* BEGIN *

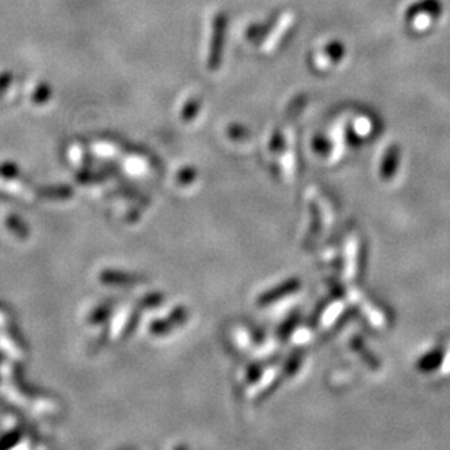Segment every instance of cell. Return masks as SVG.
Masks as SVG:
<instances>
[{
  "label": "cell",
  "instance_id": "cell-1",
  "mask_svg": "<svg viewBox=\"0 0 450 450\" xmlns=\"http://www.w3.org/2000/svg\"><path fill=\"white\" fill-rule=\"evenodd\" d=\"M398 162H399V149H398V146H392L388 150V153L384 159L382 168H380V174H382V177L386 179L394 177V174L397 172Z\"/></svg>",
  "mask_w": 450,
  "mask_h": 450
},
{
  "label": "cell",
  "instance_id": "cell-2",
  "mask_svg": "<svg viewBox=\"0 0 450 450\" xmlns=\"http://www.w3.org/2000/svg\"><path fill=\"white\" fill-rule=\"evenodd\" d=\"M442 362H443V351L436 350L430 354L424 355L423 359L418 362L417 367L423 372H430V371H434V368H437L438 366H440Z\"/></svg>",
  "mask_w": 450,
  "mask_h": 450
}]
</instances>
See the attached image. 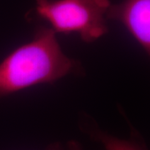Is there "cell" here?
Here are the masks:
<instances>
[{
  "label": "cell",
  "instance_id": "3",
  "mask_svg": "<svg viewBox=\"0 0 150 150\" xmlns=\"http://www.w3.org/2000/svg\"><path fill=\"white\" fill-rule=\"evenodd\" d=\"M107 19L122 24L150 60V0H123L111 4Z\"/></svg>",
  "mask_w": 150,
  "mask_h": 150
},
{
  "label": "cell",
  "instance_id": "1",
  "mask_svg": "<svg viewBox=\"0 0 150 150\" xmlns=\"http://www.w3.org/2000/svg\"><path fill=\"white\" fill-rule=\"evenodd\" d=\"M83 74L80 62L63 51L56 33L51 28L38 26L31 40L15 48L0 63V99Z\"/></svg>",
  "mask_w": 150,
  "mask_h": 150
},
{
  "label": "cell",
  "instance_id": "4",
  "mask_svg": "<svg viewBox=\"0 0 150 150\" xmlns=\"http://www.w3.org/2000/svg\"><path fill=\"white\" fill-rule=\"evenodd\" d=\"M80 128L90 139L101 144L105 150H149L136 130L131 127L129 139H120L101 129L88 117L80 120Z\"/></svg>",
  "mask_w": 150,
  "mask_h": 150
},
{
  "label": "cell",
  "instance_id": "5",
  "mask_svg": "<svg viewBox=\"0 0 150 150\" xmlns=\"http://www.w3.org/2000/svg\"><path fill=\"white\" fill-rule=\"evenodd\" d=\"M46 150H84L82 145L74 140L68 141L66 143L56 142L49 144Z\"/></svg>",
  "mask_w": 150,
  "mask_h": 150
},
{
  "label": "cell",
  "instance_id": "2",
  "mask_svg": "<svg viewBox=\"0 0 150 150\" xmlns=\"http://www.w3.org/2000/svg\"><path fill=\"white\" fill-rule=\"evenodd\" d=\"M109 0H36V16L54 32L77 34L85 43L107 34Z\"/></svg>",
  "mask_w": 150,
  "mask_h": 150
}]
</instances>
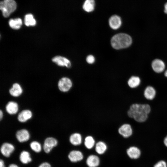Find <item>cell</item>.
Returning a JSON list of instances; mask_svg holds the SVG:
<instances>
[{
  "label": "cell",
  "mask_w": 167,
  "mask_h": 167,
  "mask_svg": "<svg viewBox=\"0 0 167 167\" xmlns=\"http://www.w3.org/2000/svg\"><path fill=\"white\" fill-rule=\"evenodd\" d=\"M164 12L167 14V2H166L164 5Z\"/></svg>",
  "instance_id": "33"
},
{
  "label": "cell",
  "mask_w": 167,
  "mask_h": 167,
  "mask_svg": "<svg viewBox=\"0 0 167 167\" xmlns=\"http://www.w3.org/2000/svg\"><path fill=\"white\" fill-rule=\"evenodd\" d=\"M151 111V107L148 104L134 103L130 106L127 114L136 122H143L147 119Z\"/></svg>",
  "instance_id": "1"
},
{
  "label": "cell",
  "mask_w": 167,
  "mask_h": 167,
  "mask_svg": "<svg viewBox=\"0 0 167 167\" xmlns=\"http://www.w3.org/2000/svg\"><path fill=\"white\" fill-rule=\"evenodd\" d=\"M132 42L131 38L129 35L124 33H119L112 37L111 43L114 49H119L129 47Z\"/></svg>",
  "instance_id": "2"
},
{
  "label": "cell",
  "mask_w": 167,
  "mask_h": 167,
  "mask_svg": "<svg viewBox=\"0 0 167 167\" xmlns=\"http://www.w3.org/2000/svg\"><path fill=\"white\" fill-rule=\"evenodd\" d=\"M0 167H5L4 161L2 159L0 160Z\"/></svg>",
  "instance_id": "32"
},
{
  "label": "cell",
  "mask_w": 167,
  "mask_h": 167,
  "mask_svg": "<svg viewBox=\"0 0 167 167\" xmlns=\"http://www.w3.org/2000/svg\"><path fill=\"white\" fill-rule=\"evenodd\" d=\"M86 61L89 64H92L95 61L94 57L92 55H89L86 58Z\"/></svg>",
  "instance_id": "29"
},
{
  "label": "cell",
  "mask_w": 167,
  "mask_h": 167,
  "mask_svg": "<svg viewBox=\"0 0 167 167\" xmlns=\"http://www.w3.org/2000/svg\"><path fill=\"white\" fill-rule=\"evenodd\" d=\"M128 156L133 159H137L141 156V151L137 147L134 146L129 148L126 151Z\"/></svg>",
  "instance_id": "9"
},
{
  "label": "cell",
  "mask_w": 167,
  "mask_h": 167,
  "mask_svg": "<svg viewBox=\"0 0 167 167\" xmlns=\"http://www.w3.org/2000/svg\"><path fill=\"white\" fill-rule=\"evenodd\" d=\"M8 167H19L17 165L15 164H10L8 166Z\"/></svg>",
  "instance_id": "35"
},
{
  "label": "cell",
  "mask_w": 167,
  "mask_h": 167,
  "mask_svg": "<svg viewBox=\"0 0 167 167\" xmlns=\"http://www.w3.org/2000/svg\"><path fill=\"white\" fill-rule=\"evenodd\" d=\"M153 167H167V163L164 160H160L154 165Z\"/></svg>",
  "instance_id": "28"
},
{
  "label": "cell",
  "mask_w": 167,
  "mask_h": 167,
  "mask_svg": "<svg viewBox=\"0 0 167 167\" xmlns=\"http://www.w3.org/2000/svg\"><path fill=\"white\" fill-rule=\"evenodd\" d=\"M164 144V145L167 147V135L164 138L163 140Z\"/></svg>",
  "instance_id": "31"
},
{
  "label": "cell",
  "mask_w": 167,
  "mask_h": 167,
  "mask_svg": "<svg viewBox=\"0 0 167 167\" xmlns=\"http://www.w3.org/2000/svg\"><path fill=\"white\" fill-rule=\"evenodd\" d=\"M164 75L165 77H167V70L165 71Z\"/></svg>",
  "instance_id": "36"
},
{
  "label": "cell",
  "mask_w": 167,
  "mask_h": 167,
  "mask_svg": "<svg viewBox=\"0 0 167 167\" xmlns=\"http://www.w3.org/2000/svg\"><path fill=\"white\" fill-rule=\"evenodd\" d=\"M24 21L25 25L27 26H33L36 24V20L33 15L30 14H27L25 16Z\"/></svg>",
  "instance_id": "23"
},
{
  "label": "cell",
  "mask_w": 167,
  "mask_h": 167,
  "mask_svg": "<svg viewBox=\"0 0 167 167\" xmlns=\"http://www.w3.org/2000/svg\"><path fill=\"white\" fill-rule=\"evenodd\" d=\"M5 108L8 113L11 115H14L17 113L19 110V106L16 102L10 101L6 105Z\"/></svg>",
  "instance_id": "15"
},
{
  "label": "cell",
  "mask_w": 167,
  "mask_h": 167,
  "mask_svg": "<svg viewBox=\"0 0 167 167\" xmlns=\"http://www.w3.org/2000/svg\"><path fill=\"white\" fill-rule=\"evenodd\" d=\"M14 149V147L12 144L8 143H5L1 146L0 151L4 156L9 157Z\"/></svg>",
  "instance_id": "8"
},
{
  "label": "cell",
  "mask_w": 167,
  "mask_h": 167,
  "mask_svg": "<svg viewBox=\"0 0 167 167\" xmlns=\"http://www.w3.org/2000/svg\"><path fill=\"white\" fill-rule=\"evenodd\" d=\"M38 167H51V166L49 164L45 162L42 163Z\"/></svg>",
  "instance_id": "30"
},
{
  "label": "cell",
  "mask_w": 167,
  "mask_h": 167,
  "mask_svg": "<svg viewBox=\"0 0 167 167\" xmlns=\"http://www.w3.org/2000/svg\"><path fill=\"white\" fill-rule=\"evenodd\" d=\"M107 146L105 143L102 141L98 142L96 145L95 149L96 152L99 154H102L105 151Z\"/></svg>",
  "instance_id": "25"
},
{
  "label": "cell",
  "mask_w": 167,
  "mask_h": 167,
  "mask_svg": "<svg viewBox=\"0 0 167 167\" xmlns=\"http://www.w3.org/2000/svg\"><path fill=\"white\" fill-rule=\"evenodd\" d=\"M152 66L154 71L156 72L160 73L164 70L165 64L161 60L159 59H156L152 61Z\"/></svg>",
  "instance_id": "13"
},
{
  "label": "cell",
  "mask_w": 167,
  "mask_h": 167,
  "mask_svg": "<svg viewBox=\"0 0 167 167\" xmlns=\"http://www.w3.org/2000/svg\"><path fill=\"white\" fill-rule=\"evenodd\" d=\"M68 157L71 161L76 162L81 160L83 159V156L80 151L74 150L70 152Z\"/></svg>",
  "instance_id": "17"
},
{
  "label": "cell",
  "mask_w": 167,
  "mask_h": 167,
  "mask_svg": "<svg viewBox=\"0 0 167 167\" xmlns=\"http://www.w3.org/2000/svg\"><path fill=\"white\" fill-rule=\"evenodd\" d=\"M95 140L92 136L88 135L86 136L84 140V145L88 149H91L94 145Z\"/></svg>",
  "instance_id": "26"
},
{
  "label": "cell",
  "mask_w": 167,
  "mask_h": 167,
  "mask_svg": "<svg viewBox=\"0 0 167 167\" xmlns=\"http://www.w3.org/2000/svg\"><path fill=\"white\" fill-rule=\"evenodd\" d=\"M31 149L36 152H40L41 150V146L40 143L36 141L32 142L30 144Z\"/></svg>",
  "instance_id": "27"
},
{
  "label": "cell",
  "mask_w": 167,
  "mask_h": 167,
  "mask_svg": "<svg viewBox=\"0 0 167 167\" xmlns=\"http://www.w3.org/2000/svg\"><path fill=\"white\" fill-rule=\"evenodd\" d=\"M19 159L21 162L24 164H28L32 161L29 153L25 151H23L21 153Z\"/></svg>",
  "instance_id": "24"
},
{
  "label": "cell",
  "mask_w": 167,
  "mask_h": 167,
  "mask_svg": "<svg viewBox=\"0 0 167 167\" xmlns=\"http://www.w3.org/2000/svg\"><path fill=\"white\" fill-rule=\"evenodd\" d=\"M23 89L21 85L18 83L13 84L12 87L9 90L10 94L15 97H17L20 96L23 92Z\"/></svg>",
  "instance_id": "14"
},
{
  "label": "cell",
  "mask_w": 167,
  "mask_h": 167,
  "mask_svg": "<svg viewBox=\"0 0 167 167\" xmlns=\"http://www.w3.org/2000/svg\"><path fill=\"white\" fill-rule=\"evenodd\" d=\"M3 112L2 111V110H0V120H1L3 117Z\"/></svg>",
  "instance_id": "34"
},
{
  "label": "cell",
  "mask_w": 167,
  "mask_h": 167,
  "mask_svg": "<svg viewBox=\"0 0 167 167\" xmlns=\"http://www.w3.org/2000/svg\"><path fill=\"white\" fill-rule=\"evenodd\" d=\"M140 82L141 80L139 77L133 76L129 79L127 83L130 88H134L138 87L140 84Z\"/></svg>",
  "instance_id": "20"
},
{
  "label": "cell",
  "mask_w": 167,
  "mask_h": 167,
  "mask_svg": "<svg viewBox=\"0 0 167 167\" xmlns=\"http://www.w3.org/2000/svg\"><path fill=\"white\" fill-rule=\"evenodd\" d=\"M156 91L153 87L149 86L147 87L144 90L143 95L147 99L149 100H153L156 96Z\"/></svg>",
  "instance_id": "16"
},
{
  "label": "cell",
  "mask_w": 167,
  "mask_h": 167,
  "mask_svg": "<svg viewBox=\"0 0 167 167\" xmlns=\"http://www.w3.org/2000/svg\"><path fill=\"white\" fill-rule=\"evenodd\" d=\"M52 61L60 66H65L70 68L71 66V63L67 58L60 56H56L52 59Z\"/></svg>",
  "instance_id": "7"
},
{
  "label": "cell",
  "mask_w": 167,
  "mask_h": 167,
  "mask_svg": "<svg viewBox=\"0 0 167 167\" xmlns=\"http://www.w3.org/2000/svg\"><path fill=\"white\" fill-rule=\"evenodd\" d=\"M9 24L12 29L17 30L20 28L22 25V20L20 18L11 19L9 21Z\"/></svg>",
  "instance_id": "22"
},
{
  "label": "cell",
  "mask_w": 167,
  "mask_h": 167,
  "mask_svg": "<svg viewBox=\"0 0 167 167\" xmlns=\"http://www.w3.org/2000/svg\"><path fill=\"white\" fill-rule=\"evenodd\" d=\"M98 157L95 155H91L87 158L86 163L89 167H96L99 164Z\"/></svg>",
  "instance_id": "19"
},
{
  "label": "cell",
  "mask_w": 167,
  "mask_h": 167,
  "mask_svg": "<svg viewBox=\"0 0 167 167\" xmlns=\"http://www.w3.org/2000/svg\"><path fill=\"white\" fill-rule=\"evenodd\" d=\"M58 144V141L55 138L49 137L46 138L44 142L43 149L46 153H49L53 148L56 146Z\"/></svg>",
  "instance_id": "6"
},
{
  "label": "cell",
  "mask_w": 167,
  "mask_h": 167,
  "mask_svg": "<svg viewBox=\"0 0 167 167\" xmlns=\"http://www.w3.org/2000/svg\"><path fill=\"white\" fill-rule=\"evenodd\" d=\"M16 3L14 0H4L0 2V9L3 16L8 17L16 8Z\"/></svg>",
  "instance_id": "3"
},
{
  "label": "cell",
  "mask_w": 167,
  "mask_h": 167,
  "mask_svg": "<svg viewBox=\"0 0 167 167\" xmlns=\"http://www.w3.org/2000/svg\"><path fill=\"white\" fill-rule=\"evenodd\" d=\"M69 140L70 143L74 145H79L82 141L81 135L78 132L74 133L70 135Z\"/></svg>",
  "instance_id": "18"
},
{
  "label": "cell",
  "mask_w": 167,
  "mask_h": 167,
  "mask_svg": "<svg viewBox=\"0 0 167 167\" xmlns=\"http://www.w3.org/2000/svg\"><path fill=\"white\" fill-rule=\"evenodd\" d=\"M58 85V88L60 91L63 92H66L71 89L73 83L70 78L64 77L59 80Z\"/></svg>",
  "instance_id": "4"
},
{
  "label": "cell",
  "mask_w": 167,
  "mask_h": 167,
  "mask_svg": "<svg viewBox=\"0 0 167 167\" xmlns=\"http://www.w3.org/2000/svg\"><path fill=\"white\" fill-rule=\"evenodd\" d=\"M109 24L113 29H117L121 26L122 20L120 17L116 15L112 16L109 19Z\"/></svg>",
  "instance_id": "12"
},
{
  "label": "cell",
  "mask_w": 167,
  "mask_h": 167,
  "mask_svg": "<svg viewBox=\"0 0 167 167\" xmlns=\"http://www.w3.org/2000/svg\"><path fill=\"white\" fill-rule=\"evenodd\" d=\"M118 133L125 138L130 137L133 134V129L131 125L125 123L121 125L118 128Z\"/></svg>",
  "instance_id": "5"
},
{
  "label": "cell",
  "mask_w": 167,
  "mask_h": 167,
  "mask_svg": "<svg viewBox=\"0 0 167 167\" xmlns=\"http://www.w3.org/2000/svg\"><path fill=\"white\" fill-rule=\"evenodd\" d=\"M16 138L20 142L27 141L29 139L30 135L28 131L25 129L18 130L16 134Z\"/></svg>",
  "instance_id": "10"
},
{
  "label": "cell",
  "mask_w": 167,
  "mask_h": 167,
  "mask_svg": "<svg viewBox=\"0 0 167 167\" xmlns=\"http://www.w3.org/2000/svg\"><path fill=\"white\" fill-rule=\"evenodd\" d=\"M32 112L28 109H24L21 111L18 114L17 119L21 122H25L32 117Z\"/></svg>",
  "instance_id": "11"
},
{
  "label": "cell",
  "mask_w": 167,
  "mask_h": 167,
  "mask_svg": "<svg viewBox=\"0 0 167 167\" xmlns=\"http://www.w3.org/2000/svg\"><path fill=\"white\" fill-rule=\"evenodd\" d=\"M95 2L94 0H85L83 5V8L85 11L90 12L94 9Z\"/></svg>",
  "instance_id": "21"
}]
</instances>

* END *

- [PROBLEM STATEMENT]: Please turn the items, from their first line up to and including the line with "362H443V351L436 350L430 354L424", into a Markdown table with the columns Row and Line, one numbered row per line. Skip blank lines and leave out the pictures.

- [EXERCISE OUTPUT]:
| Row | Line |
|---|---|
| 1 | Segment every instance of cell. Return masks as SVG. |
| 2 | Masks as SVG: |
| 3 | <instances> |
| 4 | [{ |
| 5 |   "label": "cell", |
| 6 |   "instance_id": "cell-1", |
| 7 |   "mask_svg": "<svg viewBox=\"0 0 450 450\" xmlns=\"http://www.w3.org/2000/svg\"><path fill=\"white\" fill-rule=\"evenodd\" d=\"M398 162H399V149H398V146H392L388 150V153L384 159L382 168H380V174H382V177L386 179L394 177V174L397 172Z\"/></svg>", |
| 8 |   "mask_w": 450, |
| 9 |   "mask_h": 450 |
| 10 | }, |
| 11 | { |
| 12 |   "label": "cell", |
| 13 |   "instance_id": "cell-2", |
| 14 |   "mask_svg": "<svg viewBox=\"0 0 450 450\" xmlns=\"http://www.w3.org/2000/svg\"><path fill=\"white\" fill-rule=\"evenodd\" d=\"M442 362H443V351L436 350L430 354L424 355L423 359L418 362L417 367L423 372H430V371H434V368H437L438 366H440Z\"/></svg>", |